Even though the ruling was explicitly limited to university admissions, it changed corporate conversations about hiring, compliance, and risk. Legal teams, HR leaders, and executives pondered what it might signal about the future of workplace DEI initiatives.
Those interpretations had real consequences, new research from Columbia Business School’s Adina D. Sterling, Katherine W. Phillips Associate Professor of Business and Jennifer Dudley, a Postdoctoral Research Scholar suggests. Drawing on survey data from 505 HR professionals that took place in the year after the ruling, the researchers find that many employers were uncertain or mistaken about the ruling’s scope and, consequently, made precautionary changes to hiring practices.
The result is what the researchers describe as a chilling effect, where ambiguity and perceived risk reshaped corporate hiring behavior.
A Higher Education Ruling Affects the Workplace
Prior to the Supreme Court’s decision, private employers were already prohibited from using race as a factor in hiring decisions. The ruling did not change that reality. The Court’s decision was clear in its scope, which applied only to higher education admissions.
Yet inside organizations, clarity was harder to come by. Sterling describes the decision as a watershed moment that forced corporate leaders, particularly those working in DEI, to grapple with how to respond.
Awareness of the decision was uneven. Just over half of respondents said they were familiar with the ruling when the survey was conducted in June and July of 2024. But among those who were aware, confusion was widespread. Half believed the decision applied to workplaces and not just university admissions—a clear misinterpretation. Another 21 percent said they were unsure. Some, Dudley told CBS Insights, feared future political blowback.
The challenge, according to Sterling, wasn’t necessarily understanding what the ruling said, but what it might mean going forward.
"The law is a living, breathing canon. It's not that there is a decision in June of 2023 and there's instant understanding. It's interpreted and then it gets co-opted to mean one thing or another, and it can be repurposed,” Sterling told CBS Insights.
That ambiguity was reinforced by the broader environment of media coverage, legal commentary, and ongoing political debates that framed the ruling as part of a larger shift in the DEI landscape. Dudley notes that by late 2023, there was already a sense that employers should be on the lookout, even though the decision itself did not regulate workplace practices.
These legal, cultural, and reputational signals are what companies were likely responding too, according to Dudley. They were also anticipating what might come next.
Confusion, Caution, and Real Hiring Changes
To understand how employers were interpreting and reacting to the ruling, Sterling and Dudley surveyed 505 HR professionals across U.S. companies in mid-2024. The study is descriptive and not causal, capturing how hiring managers understood the decision and what they reported doing in response.
Overall, 62 percent of HR leaders in companies reported making at least one change to their hiring practices in anticipation of or response to the ruling.

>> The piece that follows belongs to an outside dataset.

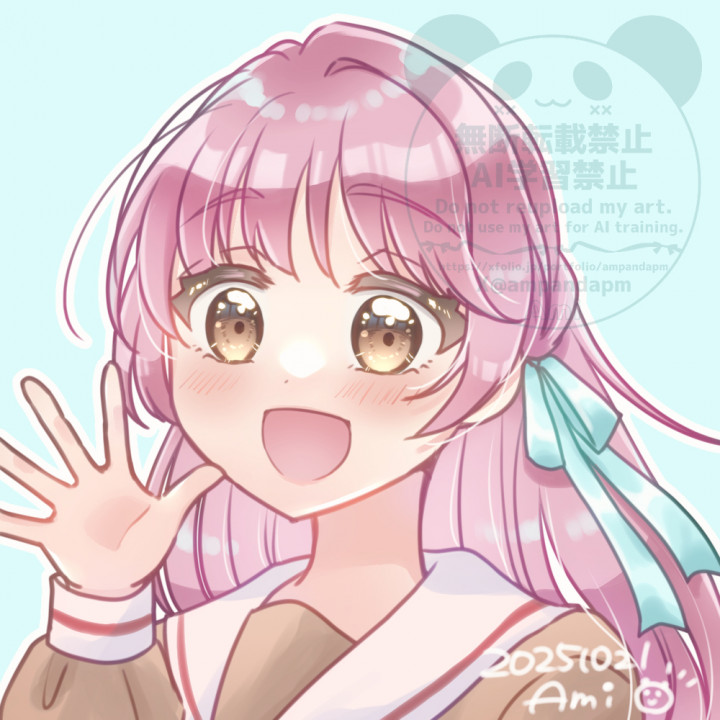 ふわきゅる絵柄の正方形イラスト描きます♪アイコン用イラストの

And companies that believed the decision applied to them were significantly more likely to make changes than those who understood its limited scope.

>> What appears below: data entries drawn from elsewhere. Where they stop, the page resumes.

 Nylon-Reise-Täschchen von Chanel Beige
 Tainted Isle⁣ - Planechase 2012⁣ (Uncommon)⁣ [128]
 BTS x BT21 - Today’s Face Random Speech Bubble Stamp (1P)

These changes appeared across the entire hiring process. The researchers found evidence of the following changes:
- Sourcing: Adjustments to job descriptions, diversity statements, and where jobs were advertised
- Screening: Changes to interview questions and evaluation criteria
- Selection: Shifts in diversity targeting and hiring decisions
In many cases, company leaders indicated they scaled back visible DEI commitments by removing or revising diversity language, altering recruitment strategies, and reconsidering how they built candidate pools.